- [Problems to solve]
**a.** According to the passage on care transitions, about what share of patients experience adverse events when moving from a hospital to a home setting?
**b.** From the passage on care transitions, copy the text between "Jill Krmpotic, the" and "misunderstood dosing instructions.", inclusive.

- [Source document]
Some common risks associated with transitions of care, especially among patients receiving palliative support, include new or worsening symptoms, medication errors, miscommunication, follow-up gaps and patient disorientation. Furthermore, poor transitions can spark hospital readmissions within 30 days, adversely affecting hospital quality ratings and Medicare reimbursement.
A 2023 study by Front Public Health indicated that transitions from hospitals to home settings tend to be particularly complex and tricky. According to the study, approximately 1 in 5 patients experience adverse events during this kind of transition.
“Patients moving from a hospital to a home setting may face challenges in adjusting to self-management or medication regimens,” Transitions Care COO Trish Benson told Palliative Care News in an email. “A lack of coordination between providers, incomplete or outdated patient records, poor communication with the patient and their family, and a failure to address psychosocial or emotional needs” can further complicate care transitions and elicit undesirable outcomes.
Jill Krmpotic, the director of Arizona Supportive Care, a program of not-for-profit Hospice of the Valley, told Palliative Care News that in her experience, medication mishaps appear to be one of the most significant risks associated with transitions of care. Krmpotic said that she and her team often identify unfilled medications on discharge summaries or that patients have misunderstood dosing instructions.

- [Supplied information]
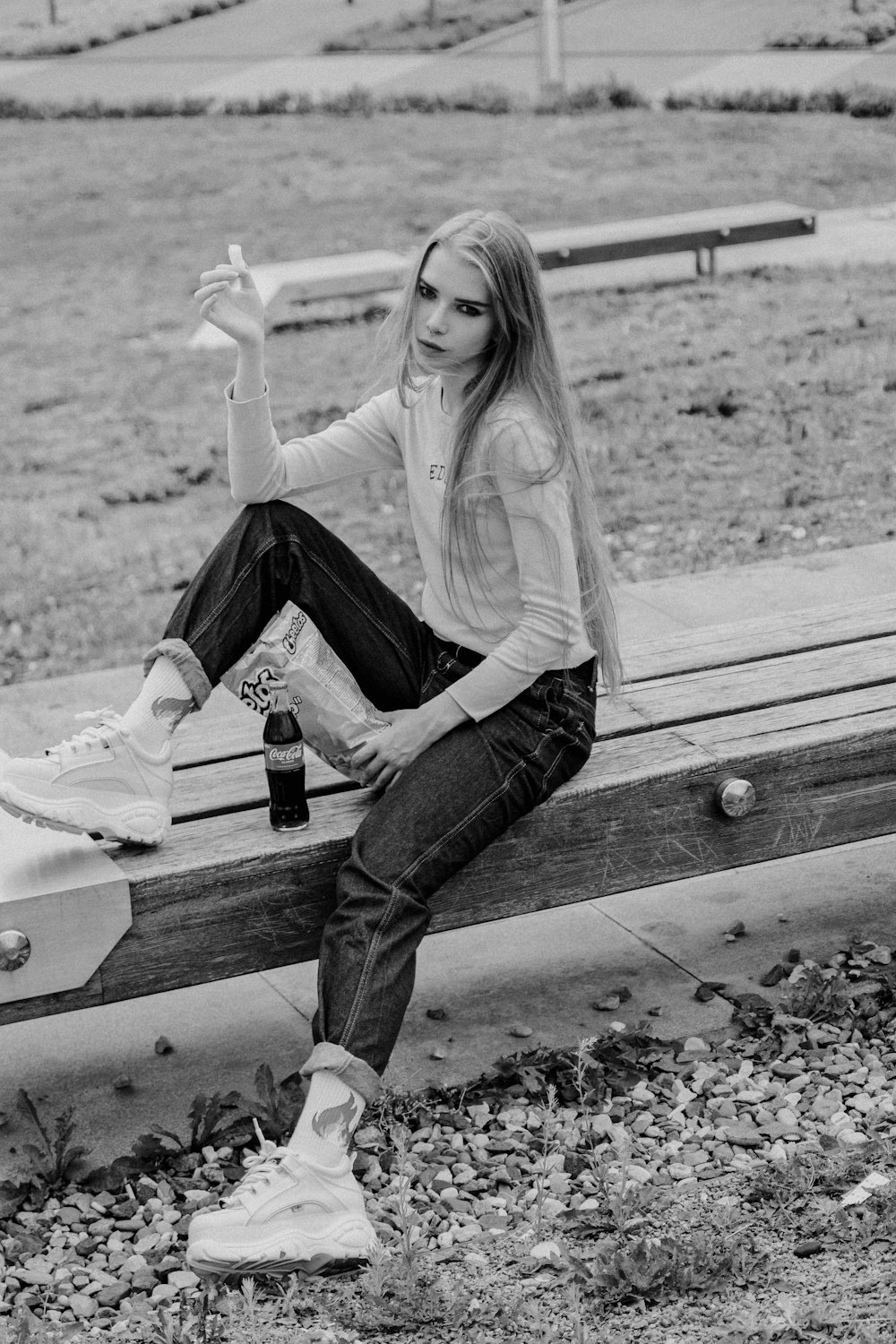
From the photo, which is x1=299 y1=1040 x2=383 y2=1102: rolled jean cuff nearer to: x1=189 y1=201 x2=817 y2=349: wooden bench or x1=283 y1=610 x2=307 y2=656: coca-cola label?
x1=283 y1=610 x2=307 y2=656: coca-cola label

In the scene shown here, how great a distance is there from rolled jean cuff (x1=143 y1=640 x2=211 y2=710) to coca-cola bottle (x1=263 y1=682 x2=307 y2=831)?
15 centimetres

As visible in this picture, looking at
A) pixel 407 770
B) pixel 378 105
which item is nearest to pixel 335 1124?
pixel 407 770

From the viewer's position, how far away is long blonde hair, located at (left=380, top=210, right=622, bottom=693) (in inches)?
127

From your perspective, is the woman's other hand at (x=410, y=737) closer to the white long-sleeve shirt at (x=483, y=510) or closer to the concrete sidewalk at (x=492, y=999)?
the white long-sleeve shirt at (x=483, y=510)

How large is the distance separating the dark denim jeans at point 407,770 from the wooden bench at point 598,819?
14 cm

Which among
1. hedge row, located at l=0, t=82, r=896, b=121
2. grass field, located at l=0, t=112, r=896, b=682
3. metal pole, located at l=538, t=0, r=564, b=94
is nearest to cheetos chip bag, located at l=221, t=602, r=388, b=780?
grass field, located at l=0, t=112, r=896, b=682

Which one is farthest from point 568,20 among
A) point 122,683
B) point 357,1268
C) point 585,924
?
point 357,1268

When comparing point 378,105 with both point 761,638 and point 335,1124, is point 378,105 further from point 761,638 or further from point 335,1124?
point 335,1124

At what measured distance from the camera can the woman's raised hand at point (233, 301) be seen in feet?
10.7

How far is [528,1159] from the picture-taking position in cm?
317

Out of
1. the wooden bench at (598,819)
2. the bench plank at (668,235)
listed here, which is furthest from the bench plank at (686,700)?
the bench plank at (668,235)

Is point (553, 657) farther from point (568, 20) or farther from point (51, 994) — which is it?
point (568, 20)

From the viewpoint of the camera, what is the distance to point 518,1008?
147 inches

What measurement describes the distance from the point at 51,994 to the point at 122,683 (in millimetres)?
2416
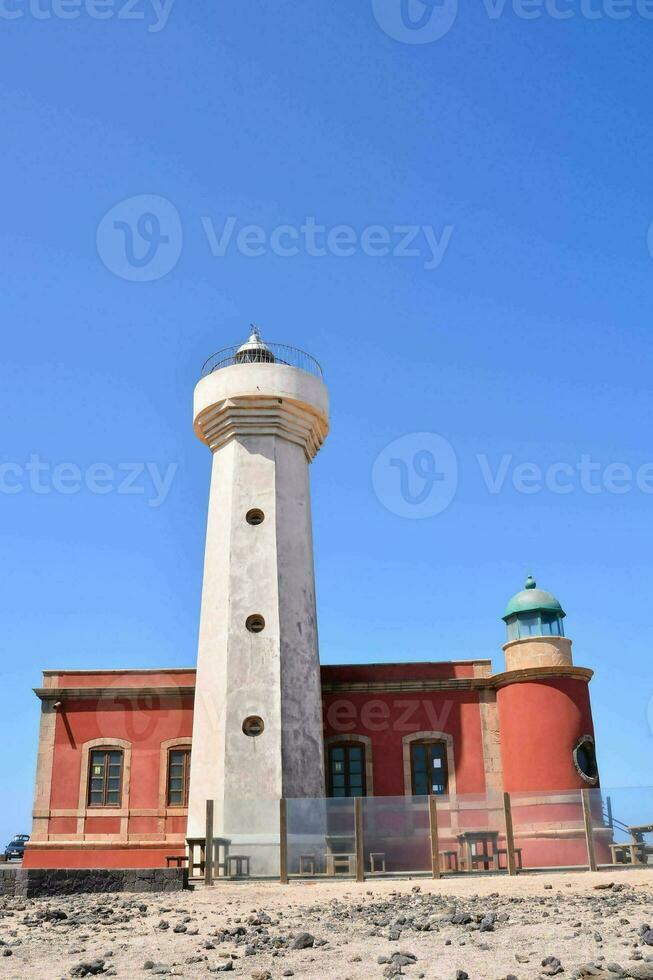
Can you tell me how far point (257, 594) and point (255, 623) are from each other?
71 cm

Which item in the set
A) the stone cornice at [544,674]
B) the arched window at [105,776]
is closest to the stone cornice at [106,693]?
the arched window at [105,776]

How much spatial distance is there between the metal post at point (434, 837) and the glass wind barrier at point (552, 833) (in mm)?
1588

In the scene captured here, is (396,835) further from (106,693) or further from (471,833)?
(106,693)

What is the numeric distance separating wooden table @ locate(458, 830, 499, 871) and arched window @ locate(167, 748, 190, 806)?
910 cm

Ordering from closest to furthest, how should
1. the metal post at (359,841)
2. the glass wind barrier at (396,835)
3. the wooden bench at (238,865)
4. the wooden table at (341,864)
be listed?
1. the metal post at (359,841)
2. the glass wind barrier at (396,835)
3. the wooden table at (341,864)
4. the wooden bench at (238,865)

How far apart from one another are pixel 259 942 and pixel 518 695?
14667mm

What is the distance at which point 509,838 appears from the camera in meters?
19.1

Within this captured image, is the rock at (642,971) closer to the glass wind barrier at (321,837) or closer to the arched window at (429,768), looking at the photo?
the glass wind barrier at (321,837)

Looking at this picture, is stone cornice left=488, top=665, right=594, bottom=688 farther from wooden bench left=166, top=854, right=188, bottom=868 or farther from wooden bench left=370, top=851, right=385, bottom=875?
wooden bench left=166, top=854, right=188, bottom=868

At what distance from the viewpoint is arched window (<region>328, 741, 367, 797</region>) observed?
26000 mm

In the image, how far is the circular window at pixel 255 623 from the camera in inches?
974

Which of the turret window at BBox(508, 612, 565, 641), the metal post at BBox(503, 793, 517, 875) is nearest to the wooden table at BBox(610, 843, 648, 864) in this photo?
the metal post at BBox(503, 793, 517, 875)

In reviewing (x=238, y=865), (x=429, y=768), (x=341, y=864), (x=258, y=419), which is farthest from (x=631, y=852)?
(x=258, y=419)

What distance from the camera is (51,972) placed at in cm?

- [Completed exercise]
**a.** About 1 in 5 patients.

**b.**
Jill Krmpotic, the director of Arizona Supportive Care, a program of not-for-profit Hospice of the Valley, told Palliative Care News that in her experience, medication mishaps appear to be one of the most significant risks associated with transitions of care. Krmpotic said that she and her team often identify unfilled medications on discharge summaries or that patients have misunderstood dosing instructions.